Refined sugar in all its forms is in just about all packaged foods, most baked goods, and practically every condiment except mustard.

Read labels, avoid refined sugar, eat real food, and you’ll find yourself needing the stuff they sell behind the counter less and less.

Policy is like a cast

Policies and procedures, hierarchy, and bureaucracy are similar to a cast, a brace, or a splint. They’re incredibly useful to immobilize a broken bone so that it will heal. They remove judgment from the equation: If you want to move beyond the limits of your hobble, you can’t. That sort of limitation is something you need if your culture is broken and you’re trying to help it heal, but it’s something you definitely don’t want if you’re healthy.

Earlier this year, Marissa Mayer recognized this when she began restricting Yahoo employees’ freedom to work remotely. Remote employees were struggling to be productive, and their results clearly showed it. That represented systemic failures across the board in hiring, onboarding new folks, leadership, and communication, and those failures had injured the organization so severely that the first step in repairing the damage was to introduce restrictions that would allow Yahoo’s bones to heal.
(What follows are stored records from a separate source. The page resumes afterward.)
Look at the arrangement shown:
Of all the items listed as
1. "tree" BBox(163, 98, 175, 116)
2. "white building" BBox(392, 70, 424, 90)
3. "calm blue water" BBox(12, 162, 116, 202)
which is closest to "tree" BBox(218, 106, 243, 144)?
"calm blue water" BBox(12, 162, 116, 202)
If Yahoo does well, that healing will come via the departure of people who aren’t committed to the company’s success, through improved communication, through better leadership, through more selective hiring, and through more diligent onboarding.

For a healthy limb, broad range of movement is critical to strength. Artificial restrictions on motion weaken muscles, and the lack of use eventually causes bone brittleness. So if you are relying on a cast, splint, or brace to prevent injury from happening, you’re making yourself more susceptible to injury.

Once Yahoo has healed its bones, Mayer can (and hopefully will) strip off the cast, and focus on strengthening muscles.